* [TASK PROMPT]
In the piece on eliminating 20th century business problems, set down everything from "The common definition" down to "the precise problem." word for word.

Logo: Feedburner Eliminate 20th Century Problems through 21st Century Management

By: Harry Greene

The 20th Century enterprise cannot manage the solution to specific business problems

The common definition of enterprise business is “the activity of providing goods and services”. In order to organize and manage the business, the enterprise must organize and manage the activity, through the performance solutions utilized, to provide goods and services, through the results of the activity. The conventional 20th century enterprise faces many unsolvable problems, because performance solutions utilized in business activity, and business goods and services results provided and are not specifically defined and managed. Since the performance solutions with the problems and the results with the symptoms of the problem are not specifically identified and managed, general symptoms of business problems tend to be worked around using accumulated experience or trial and error, rather than solving the precise problem.

Result-performance Management separates results from performance for 21st Century Management

The unsolvable problems can be eliminated only by separately organizing and managing business activity as performance, and goods and services provided as results. Then the enterprise will have the capability to identify and solve specific business problems. This enables 21st Century Management, through Result-performance Management (R-pM). R-pM separately organizes, plans, operates, develops, and reports the results produced and the performance utilized. Result-performance Management provides one integrated method to organize and manage the business for the 21st century and leave unsolvable 20th century problem behind.

The 20th century enterprise has always faced unsolvable problems

We all have experience with unsolvable performance problems that the 20th century enterprise has had to work around, such as:

  • Periodic reorganization and upheavals, because the business is not organized
  • Faulty investment analysis because benefits cannot be itemized
  • Un-beneficial capital development, because unknown benefits are not managed to gain the return
  • Unmanaged capital, intangible assets, unknown costs, unknown value, distorted capital worth arising from the focus on cash and accruals
  • Performance management methods that do not manage performance, because performance is not properly defined
  • Contrived value management because the creation of value is not understood and managed
  • Misleading cost management because many costs are not known and costs are charged to the wrong things
  • Inaccurate and incomplete financial recording because recording is dictated by principles and does not record business reality
  • Corporate governance based on distorted financial reports rather than accurate management of strategic value
  • Misaligned strategies, processes, systems, outsourcing, assets, etc. because there is nothing to align with
  • Quality focused on final products because of hard-to-define performance quality
  • Barriers to collaboration due to lack of means to determine shared costs and values
  • Re-engineered business processes that hamper capital, quality, and cost management and prevent creation of value chains
  • Business complexity due to various overlaid structures that do not fit together as one whole and obscure the view of the business
  • Auditing to ensure that rules are followed, and no one looking at how resources are utilized to reach objectives
  • Insufficient information because information abounds, but is not managed as capital to provide benefit
  • Unmanaged capital because high-worth information, intellectual, and management capital is labeled as intangible rather than being managed to understand its worth as part of enterprise worth and its costs as part of enterprise costs

These problems remain despite new structures and books that purport to be the solution.

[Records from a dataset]
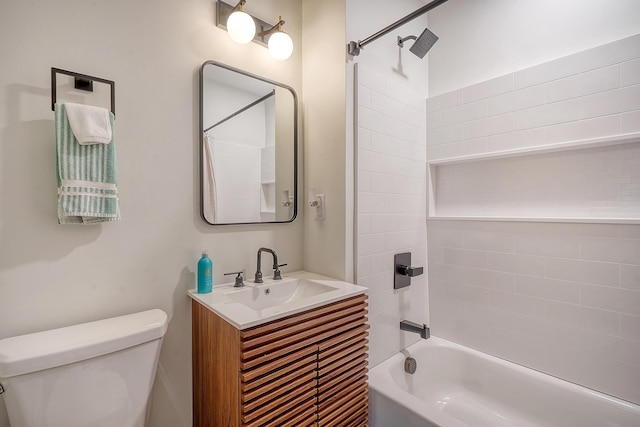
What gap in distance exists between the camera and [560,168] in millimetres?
1553

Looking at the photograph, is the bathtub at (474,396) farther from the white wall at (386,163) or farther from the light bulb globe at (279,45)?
the light bulb globe at (279,45)

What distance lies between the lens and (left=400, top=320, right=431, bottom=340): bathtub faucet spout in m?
1.72

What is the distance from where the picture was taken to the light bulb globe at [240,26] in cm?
137

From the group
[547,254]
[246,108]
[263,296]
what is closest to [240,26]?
[246,108]

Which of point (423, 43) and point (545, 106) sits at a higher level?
point (423, 43)

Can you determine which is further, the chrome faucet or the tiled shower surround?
the chrome faucet

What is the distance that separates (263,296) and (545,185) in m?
1.63

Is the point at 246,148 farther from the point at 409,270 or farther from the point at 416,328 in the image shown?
the point at 416,328

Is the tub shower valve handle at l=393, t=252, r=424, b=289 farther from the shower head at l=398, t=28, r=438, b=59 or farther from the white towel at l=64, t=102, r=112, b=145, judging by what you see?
the white towel at l=64, t=102, r=112, b=145

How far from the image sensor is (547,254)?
1575mm

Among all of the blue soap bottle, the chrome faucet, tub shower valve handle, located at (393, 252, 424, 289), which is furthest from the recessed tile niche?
the blue soap bottle

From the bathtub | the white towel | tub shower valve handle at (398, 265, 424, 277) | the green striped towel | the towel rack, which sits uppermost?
the towel rack

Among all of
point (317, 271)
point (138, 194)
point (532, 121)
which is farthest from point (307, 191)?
point (532, 121)

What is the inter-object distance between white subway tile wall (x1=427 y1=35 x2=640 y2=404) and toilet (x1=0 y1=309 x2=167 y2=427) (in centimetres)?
176
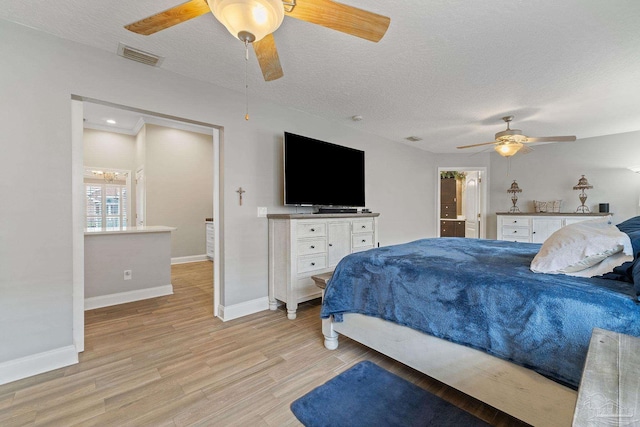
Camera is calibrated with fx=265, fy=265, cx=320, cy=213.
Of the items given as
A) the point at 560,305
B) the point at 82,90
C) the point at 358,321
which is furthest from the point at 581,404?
the point at 82,90

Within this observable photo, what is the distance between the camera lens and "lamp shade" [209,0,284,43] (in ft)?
3.68

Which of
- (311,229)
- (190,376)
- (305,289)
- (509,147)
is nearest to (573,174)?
(509,147)

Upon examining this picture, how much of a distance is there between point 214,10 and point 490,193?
5.95 metres

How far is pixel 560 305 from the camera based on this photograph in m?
1.15

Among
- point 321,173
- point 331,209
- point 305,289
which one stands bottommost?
point 305,289

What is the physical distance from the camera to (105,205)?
20.1 ft

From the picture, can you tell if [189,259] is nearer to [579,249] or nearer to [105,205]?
[105,205]

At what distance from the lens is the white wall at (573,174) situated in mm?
4195

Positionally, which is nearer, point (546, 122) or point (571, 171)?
point (546, 122)

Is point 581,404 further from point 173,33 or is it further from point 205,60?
point 205,60

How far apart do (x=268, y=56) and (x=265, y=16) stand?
41 cm

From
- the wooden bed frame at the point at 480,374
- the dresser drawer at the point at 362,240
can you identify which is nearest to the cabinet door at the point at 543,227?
the dresser drawer at the point at 362,240

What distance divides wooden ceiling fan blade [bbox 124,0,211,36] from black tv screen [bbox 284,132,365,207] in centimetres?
169

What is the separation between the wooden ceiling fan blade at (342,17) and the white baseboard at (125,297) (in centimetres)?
350
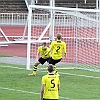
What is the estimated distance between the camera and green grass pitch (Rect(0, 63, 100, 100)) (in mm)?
16203

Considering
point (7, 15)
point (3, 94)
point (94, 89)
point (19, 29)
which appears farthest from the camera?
point (19, 29)

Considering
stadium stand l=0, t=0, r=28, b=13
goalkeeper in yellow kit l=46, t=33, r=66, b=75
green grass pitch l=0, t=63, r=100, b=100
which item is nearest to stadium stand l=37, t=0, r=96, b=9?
stadium stand l=0, t=0, r=28, b=13

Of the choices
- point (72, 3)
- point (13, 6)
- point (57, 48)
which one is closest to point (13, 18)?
point (13, 6)

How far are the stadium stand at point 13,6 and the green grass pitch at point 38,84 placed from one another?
2745 centimetres

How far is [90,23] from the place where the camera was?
2756cm

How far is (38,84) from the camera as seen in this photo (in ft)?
60.7

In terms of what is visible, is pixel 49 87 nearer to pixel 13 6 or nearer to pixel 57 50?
pixel 57 50

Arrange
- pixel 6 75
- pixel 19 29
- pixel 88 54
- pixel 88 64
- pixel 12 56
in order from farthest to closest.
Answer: pixel 19 29
pixel 12 56
pixel 88 54
pixel 88 64
pixel 6 75

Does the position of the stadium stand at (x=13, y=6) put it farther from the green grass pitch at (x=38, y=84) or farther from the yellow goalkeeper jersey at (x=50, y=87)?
the yellow goalkeeper jersey at (x=50, y=87)

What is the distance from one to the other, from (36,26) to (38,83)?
1212 cm

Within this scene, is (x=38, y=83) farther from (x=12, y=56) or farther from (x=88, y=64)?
(x=12, y=56)

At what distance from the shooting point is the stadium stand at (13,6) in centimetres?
5091

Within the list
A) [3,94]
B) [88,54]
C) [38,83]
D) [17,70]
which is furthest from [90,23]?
[3,94]

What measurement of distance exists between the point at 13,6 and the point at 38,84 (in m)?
33.7
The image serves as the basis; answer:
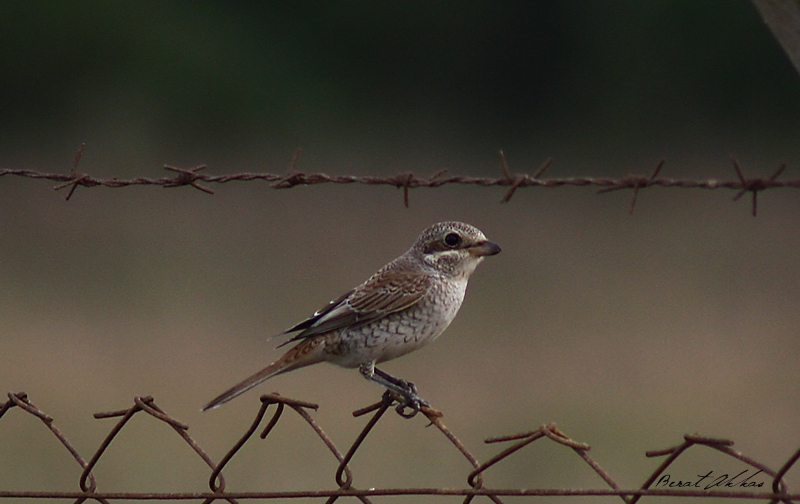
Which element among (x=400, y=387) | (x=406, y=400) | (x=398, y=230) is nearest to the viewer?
(x=406, y=400)

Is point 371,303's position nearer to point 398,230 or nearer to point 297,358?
point 297,358

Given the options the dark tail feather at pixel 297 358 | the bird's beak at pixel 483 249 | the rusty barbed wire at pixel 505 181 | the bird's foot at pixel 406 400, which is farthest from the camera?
the bird's beak at pixel 483 249

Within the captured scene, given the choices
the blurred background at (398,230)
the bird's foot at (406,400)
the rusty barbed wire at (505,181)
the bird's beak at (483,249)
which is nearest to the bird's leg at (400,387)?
the bird's foot at (406,400)

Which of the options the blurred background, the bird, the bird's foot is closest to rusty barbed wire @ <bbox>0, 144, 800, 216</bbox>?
the bird's foot

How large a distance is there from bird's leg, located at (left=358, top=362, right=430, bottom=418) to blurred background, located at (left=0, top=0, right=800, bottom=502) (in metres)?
4.01

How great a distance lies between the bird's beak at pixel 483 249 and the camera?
399cm

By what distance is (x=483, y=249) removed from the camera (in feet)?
13.4

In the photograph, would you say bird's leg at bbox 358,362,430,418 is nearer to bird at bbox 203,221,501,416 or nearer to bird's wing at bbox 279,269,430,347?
A: bird at bbox 203,221,501,416

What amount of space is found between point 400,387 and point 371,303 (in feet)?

* [TASK OUTPUT]
The common definition of enterprise business is “the activity of providing goods and services”. In order to organize and manage the business, the enterprise must organize and manage the activity, through the performance solutions utilized, to provide goods and services, through the results of the activity. The conventional 20th century enterprise faces many unsolvable problems, because performance solutions utilized in business activity, and business goods and services results provided and are not specifically defined and managed. Since the performance solutions with the problems and the results with the symptoms of the problem are not specifically identified and managed, general symptoms of business problems tend to be worked around using accumulated experience or trial and error, rather than solving the precise problem.